• _What needs to be done_: Could you retype all of the records exactly, leaving out every picture?

▽

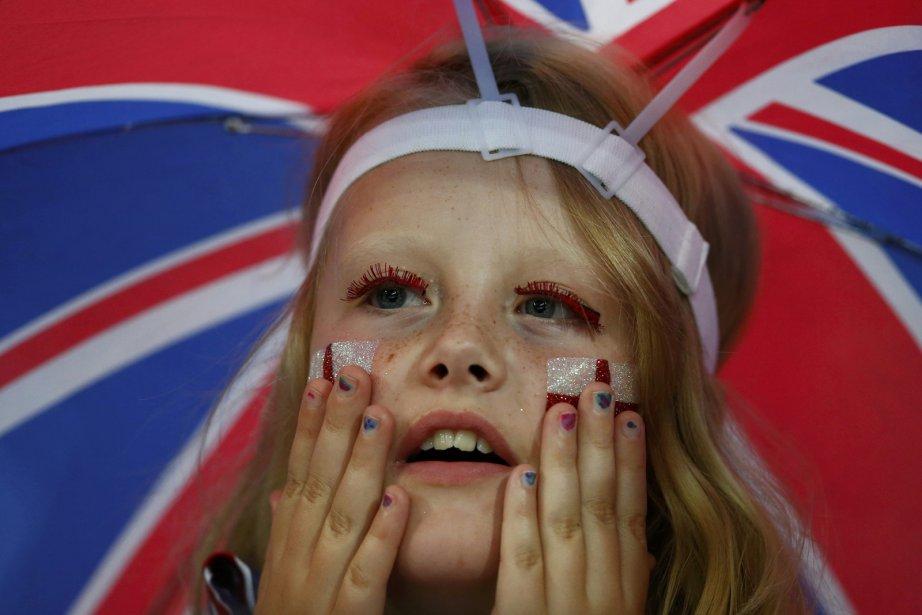 Une partisane britannique est anxieuse en regardant un match de handball entre son pays et l'Angola. | 3 août 2012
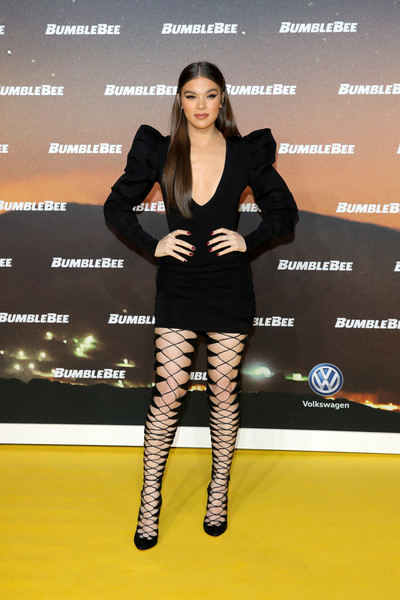 Hailee Steinfeld went for ultra-sexy styling with a pair of thigh-high lace-up boots by Brian Atwood.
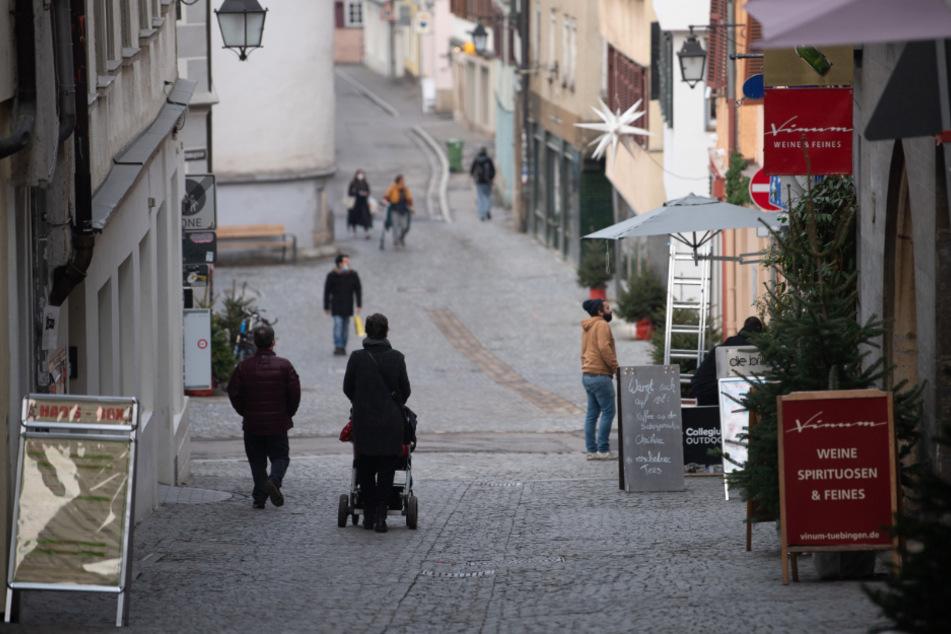 Nur wenige Menschen gehen durch eine Gasse in der Tübinger Innenstadt.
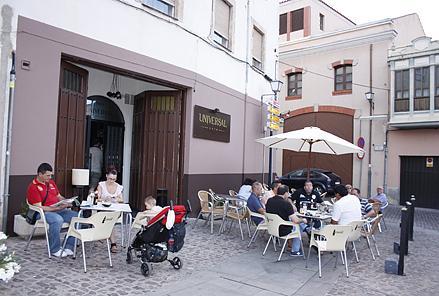 Cafe Pub Universal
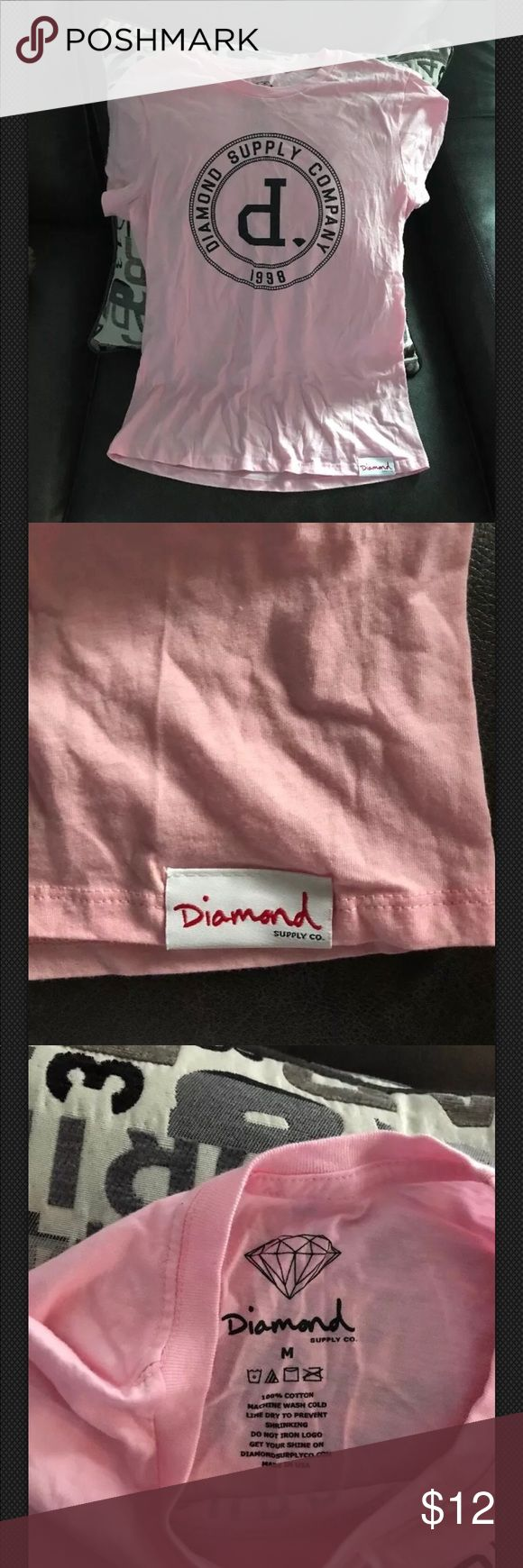 Women's Diamond Supply Company size M short sleeve Super cute in excellent condition Diamond Supply short sleeve T-shirt size M. Diamond Supply Co. Tops Tees - Short Sleeve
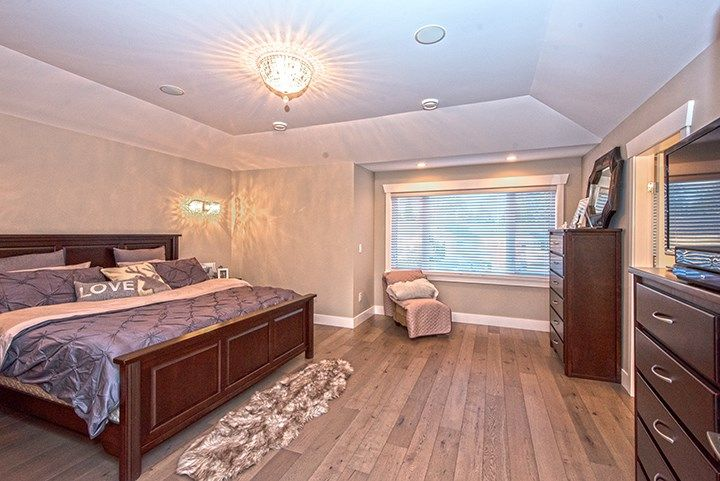 Photo 14: Photos: 919 MACINTOSH Street in Coquitlam: Harbour Chines House for sale : MLS®# R2014038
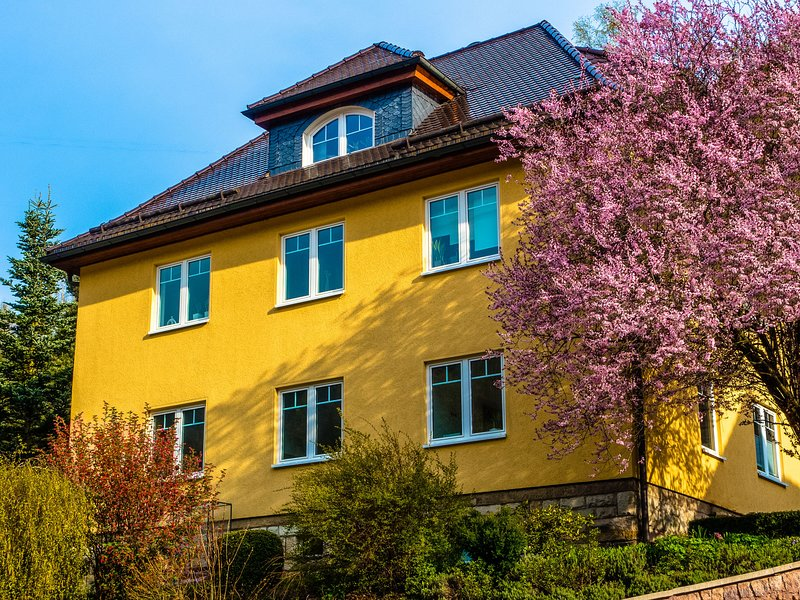 Modern apartment in the middle of the Thuringian Forest with use of garden and s, holiday rental in Neustadt am Rennsteig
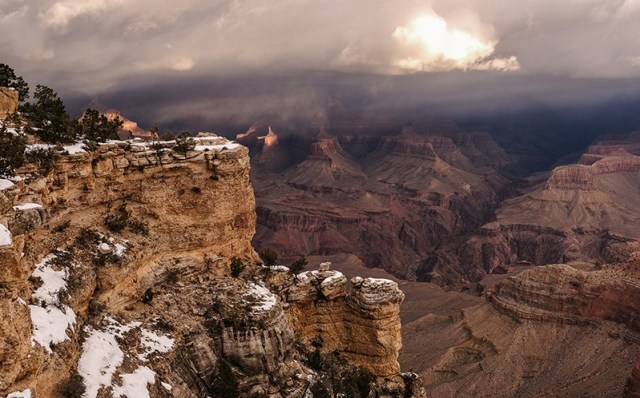 Arizona has hundreds of quakes and tremors each year, many of them near the Grand Canyon, but most are imperceptible to humans. (Photo by Chloe Jones/ Cronkite News)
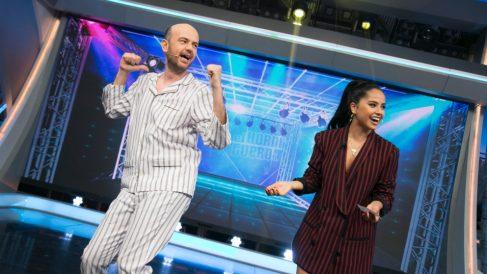 """Becky G, bailando """"Sin pijama"""" en 'El Hormiguero'"""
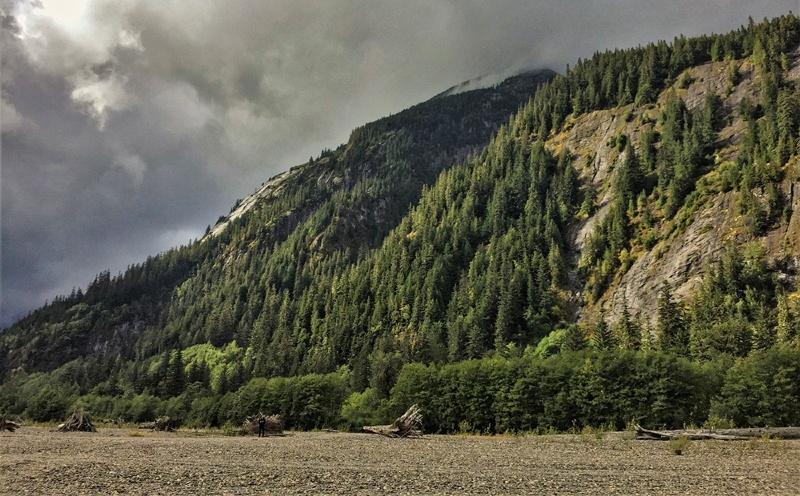 Vue sur la rivière Skeena et les falaises en arrière plan
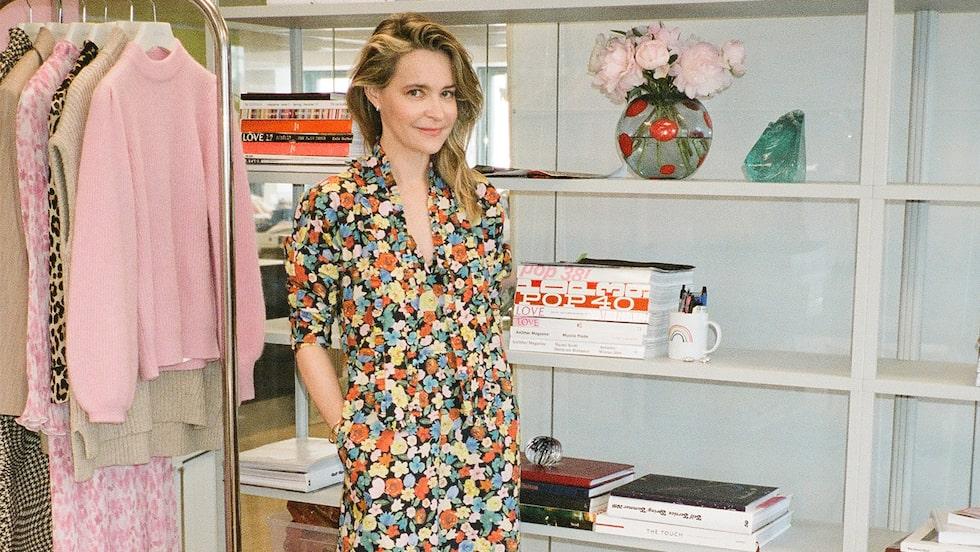 Ditte Reffstrup designer för Ganni. Ditte bär blommig klänning av bomull, 2695 kr, Ganni.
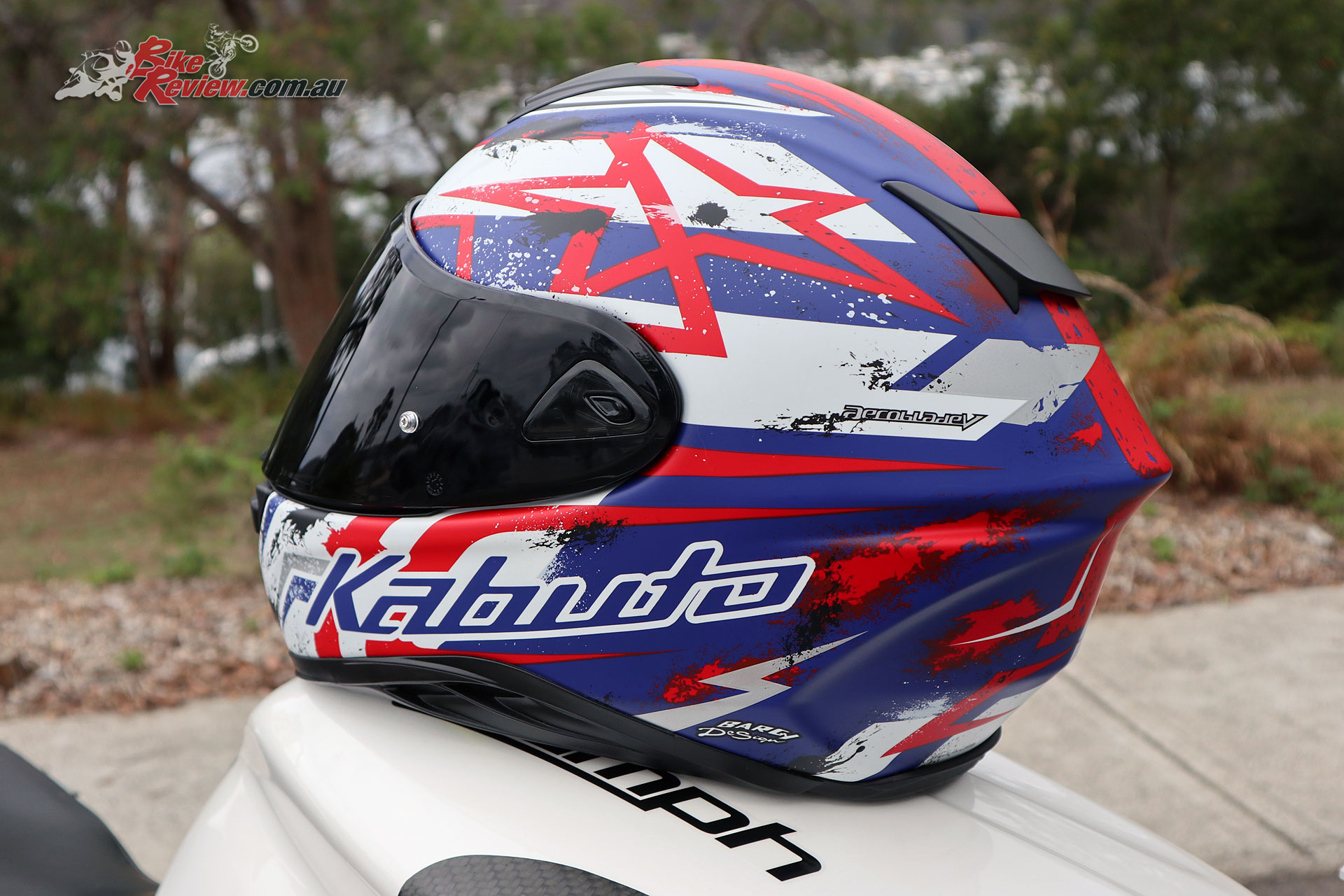 The Aeroblade-5 is the latest offering from Kabuto offering a sport helmet at an exceptionally competitive buy in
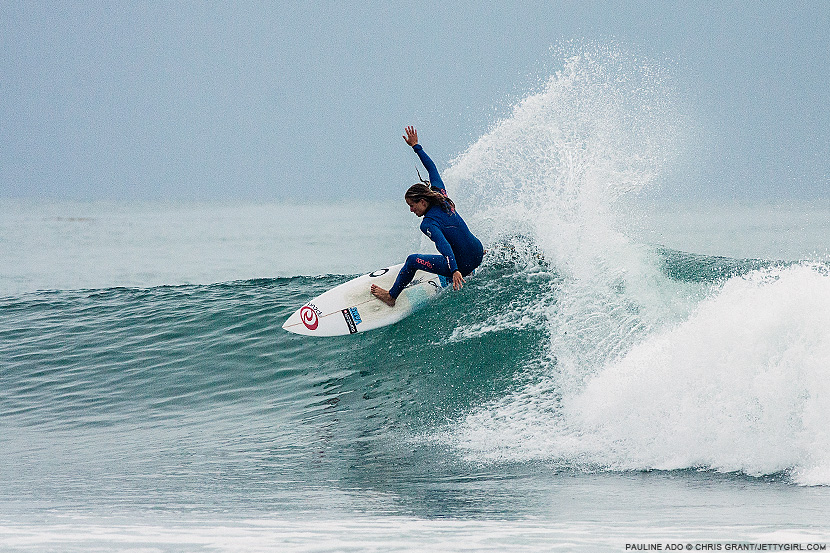 Pauline Ado, frontside carve. Chris Grant photo on Jettygirl Online Surf Magazine.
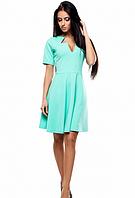 Платье с оригинальным декольте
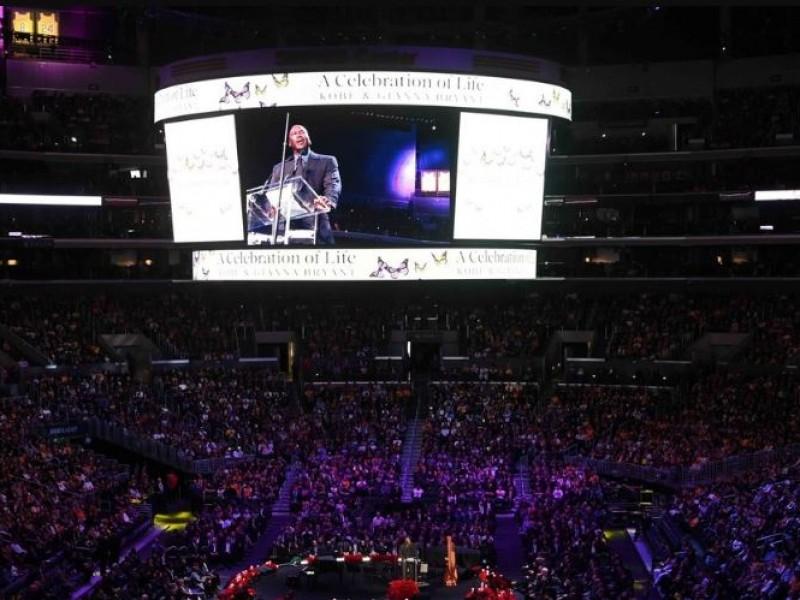 Realizan emotivo homenaje a Kobe Bryant y su hija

△

• _Result of this task_:
 Une partisane britannique est anxieuse en regardant un match de handball entre son pays et l'Angola. | 3 août 2012
 Hailee Steinfeld went for ultra-sexy styling with a pair of thigh-high lace-up boots by Brian Atwood.
 Nur wenige Menschen gehen durch eine Gasse in der Tübinger Innenstadt.
 Cafe Pub Universal
 Women's Diamond Supply Company size M short sleeve Super cute in excellent condition Diamond Supply short sleeve T-shirt size M. Diamond Supply Co. Tops Tees - Short Sleeve
 Photo 14: Photos: 919 MACINTOSH Street in Coquitlam: Harbour Chines House for sale : MLS®# R2014038
 Modern apartment in the middle of the Thuringian Forest with use of garden and s, holiday rental in Neustadt am Rennsteig
 Arizona has hundreds of quakes and tremors each year, many of them near the Grand Canyon, but most are imperceptible to humans. (Photo by Chloe Jones/ Cronkite News)
 """Becky G, bailando """"Sin pijama"""" en 'El Hormiguero'"""
 Vue sur la rivière Skeena et les falaises en arrière plan
 Ditte Reffstrup designer för Ganni. Ditte bär blommig klänning av bomull, 2695 kr, Ganni.
 The Aeroblade-5 is the latest offering from Kabuto offering a sport helmet at an exceptionally competitive buy in
 Pauline Ado, frontside carve. Chris Grant photo on Jettygirl Online Surf Magazine.
 Платье с оригинальным декольте
 Realizan emotivo homenaje a Kobe Bryant y su hija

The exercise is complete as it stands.